I tend to ignore the latest news buzz as it tends to be over-sensationalized entertainment meant to get people on the Internet riled up.

News outlets are so good at it that I have to applaud their efforts. They’re doing what the National Enquirer wished they could’ve done twenty years ago (although I still maintain the Enquirer hired the best headline writers in the business).

Today, everybody was going non-stop about our provincial government’s educational mandate to ban cell phones in the classrooms. As of next year, the ban would be in place and it would be up to each individual school board to enforce it in a way they see fit.

Really, the announcement was a whole lot of nothing.

We live in an age where you can learn whatever you want, whenever you want, from wherever you are in the world. We are also entering an automation revolution, which will have an even greater impact than the industrial revolution did for the past hundred and twenty years.

Our education system is still modeled after the industrial era, although many teachers do their best to innovate within it.

I will readily admit cell phones are a huge distraction, but not just for students. Adults can barely get a handle on them as well (imagine trying to ban them in the workplace) and I have many concerns with the unethical development of apps and digital systems that were designed to be addictive.

Will banning cell phones be helpful? Sure, maybe.

However, it misses the bigger picture.

We should be tackling issues of how to reform our entire education system for the world we currently live in and the one that’s coming.

For starters, information isn’t scarce to the point where it relies on a teacher to deliver it to as many students at once. Information is readily available, but what’s needed, is a guide and filter of that information.

My students love to aggravate me with arguments about why the Earth is flat. They’ll spend copious amounts of time looking for new points just to see the look of frustration on my face. It always ends with me shaking my head and asking if any flat Earth theorist has ever been into space.

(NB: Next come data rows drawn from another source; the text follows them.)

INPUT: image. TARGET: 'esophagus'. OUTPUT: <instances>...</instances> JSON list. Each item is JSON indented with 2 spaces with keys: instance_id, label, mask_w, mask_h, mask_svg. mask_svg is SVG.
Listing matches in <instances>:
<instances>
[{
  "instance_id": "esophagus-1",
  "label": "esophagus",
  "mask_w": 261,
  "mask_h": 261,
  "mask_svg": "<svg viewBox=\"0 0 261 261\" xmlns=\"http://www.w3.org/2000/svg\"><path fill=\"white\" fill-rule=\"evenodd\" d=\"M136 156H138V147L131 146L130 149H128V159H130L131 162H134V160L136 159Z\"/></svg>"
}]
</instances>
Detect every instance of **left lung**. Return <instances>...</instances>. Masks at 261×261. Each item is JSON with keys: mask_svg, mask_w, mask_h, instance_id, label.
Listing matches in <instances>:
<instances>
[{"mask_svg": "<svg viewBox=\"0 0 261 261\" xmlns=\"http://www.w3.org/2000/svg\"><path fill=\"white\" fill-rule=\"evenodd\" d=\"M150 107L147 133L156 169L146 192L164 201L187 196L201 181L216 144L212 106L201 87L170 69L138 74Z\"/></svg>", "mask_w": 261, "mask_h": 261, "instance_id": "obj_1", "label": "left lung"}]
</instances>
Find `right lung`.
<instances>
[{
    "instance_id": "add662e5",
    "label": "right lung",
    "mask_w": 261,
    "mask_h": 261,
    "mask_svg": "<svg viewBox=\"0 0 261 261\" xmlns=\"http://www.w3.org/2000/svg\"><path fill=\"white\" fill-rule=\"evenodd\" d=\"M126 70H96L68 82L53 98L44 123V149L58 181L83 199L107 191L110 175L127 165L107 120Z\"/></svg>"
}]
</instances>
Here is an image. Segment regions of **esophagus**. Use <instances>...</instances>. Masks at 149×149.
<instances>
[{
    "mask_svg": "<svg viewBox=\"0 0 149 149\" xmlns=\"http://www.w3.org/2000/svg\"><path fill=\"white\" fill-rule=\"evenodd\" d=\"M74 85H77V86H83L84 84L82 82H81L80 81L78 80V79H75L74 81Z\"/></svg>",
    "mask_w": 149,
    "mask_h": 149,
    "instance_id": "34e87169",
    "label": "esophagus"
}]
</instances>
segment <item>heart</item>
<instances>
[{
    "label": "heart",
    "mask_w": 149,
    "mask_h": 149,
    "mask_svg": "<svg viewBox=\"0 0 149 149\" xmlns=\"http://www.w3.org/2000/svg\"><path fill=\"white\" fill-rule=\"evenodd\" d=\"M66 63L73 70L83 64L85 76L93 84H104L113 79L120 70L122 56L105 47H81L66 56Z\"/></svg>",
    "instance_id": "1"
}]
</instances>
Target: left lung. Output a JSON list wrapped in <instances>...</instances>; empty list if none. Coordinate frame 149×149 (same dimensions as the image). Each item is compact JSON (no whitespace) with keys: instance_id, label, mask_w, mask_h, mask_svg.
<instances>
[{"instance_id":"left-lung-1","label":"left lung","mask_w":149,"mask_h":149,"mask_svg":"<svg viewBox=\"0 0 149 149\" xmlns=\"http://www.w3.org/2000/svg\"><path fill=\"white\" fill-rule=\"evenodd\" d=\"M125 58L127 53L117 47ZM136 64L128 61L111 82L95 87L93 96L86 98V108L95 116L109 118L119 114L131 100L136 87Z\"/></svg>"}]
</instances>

I know they do it mockingly, but it will only be a matter of time before I get a student who actually believes the Earth is flat.

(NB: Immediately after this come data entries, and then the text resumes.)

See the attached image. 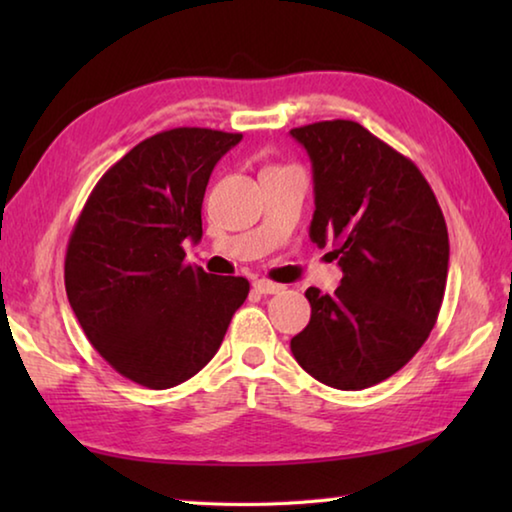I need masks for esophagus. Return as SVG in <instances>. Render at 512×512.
Instances as JSON below:
<instances>
[{
    "label": "esophagus",
    "mask_w": 512,
    "mask_h": 512,
    "mask_svg": "<svg viewBox=\"0 0 512 512\" xmlns=\"http://www.w3.org/2000/svg\"><path fill=\"white\" fill-rule=\"evenodd\" d=\"M253 287H255V291L264 293V296H268V293H280V291H284V284H277V282H273V280H266V277H259V280H255Z\"/></svg>",
    "instance_id": "34e87169"
}]
</instances>
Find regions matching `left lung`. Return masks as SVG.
Here are the masks:
<instances>
[{"instance_id":"obj_1","label":"left lung","mask_w":512,"mask_h":512,"mask_svg":"<svg viewBox=\"0 0 512 512\" xmlns=\"http://www.w3.org/2000/svg\"><path fill=\"white\" fill-rule=\"evenodd\" d=\"M314 169L309 237L339 259L341 287H309V325L291 339L320 384L361 391L395 375L429 339L443 305L449 237L436 194L406 155L357 121L291 128Z\"/></svg>"}]
</instances>
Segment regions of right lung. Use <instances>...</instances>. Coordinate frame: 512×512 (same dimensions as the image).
<instances>
[{
	"label": "right lung",
	"mask_w": 512,
	"mask_h": 512,
	"mask_svg": "<svg viewBox=\"0 0 512 512\" xmlns=\"http://www.w3.org/2000/svg\"><path fill=\"white\" fill-rule=\"evenodd\" d=\"M241 133L171 128L133 146L94 185L65 255V291L88 341L119 375L164 391L207 366L246 277L185 264L203 237L214 164Z\"/></svg>",
	"instance_id": "add662e5"
}]
</instances>
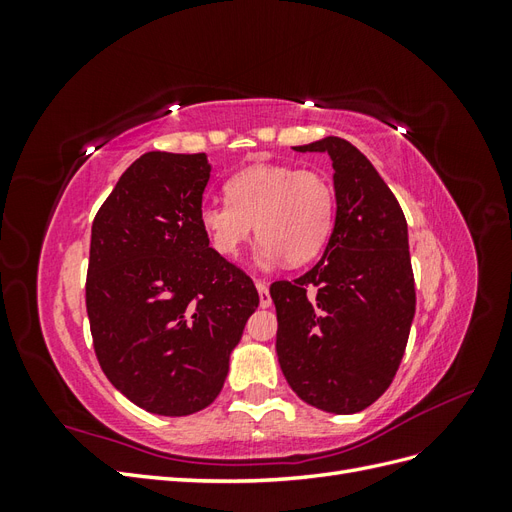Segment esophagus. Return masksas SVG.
Masks as SVG:
<instances>
[{"instance_id":"esophagus-1","label":"esophagus","mask_w":512,"mask_h":512,"mask_svg":"<svg viewBox=\"0 0 512 512\" xmlns=\"http://www.w3.org/2000/svg\"><path fill=\"white\" fill-rule=\"evenodd\" d=\"M256 288H258V294H260V307H269L271 305V294H269L267 282L256 280Z\"/></svg>"}]
</instances>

We already have well educated adults (from the “golden era” of education) who are strongly against vaccination and refuse to listen to any other argument about it.

Then there’s the entire gamut of fake news and outrage stories that may not actually be entirely true.

On the other side, the copyright of many works are in the public domain (and more get added each year) freely available for us to study: literature, poetry, music… even movies now.

You can Skype the International Space Station, invite guest lecturers into your room digitally and 3-D print a prototype for a project.

That’s the education system we need to start building upon.

If banning cell phones is a step towards that vision, wonderful. If not, then it’s just a meaningless political gesture.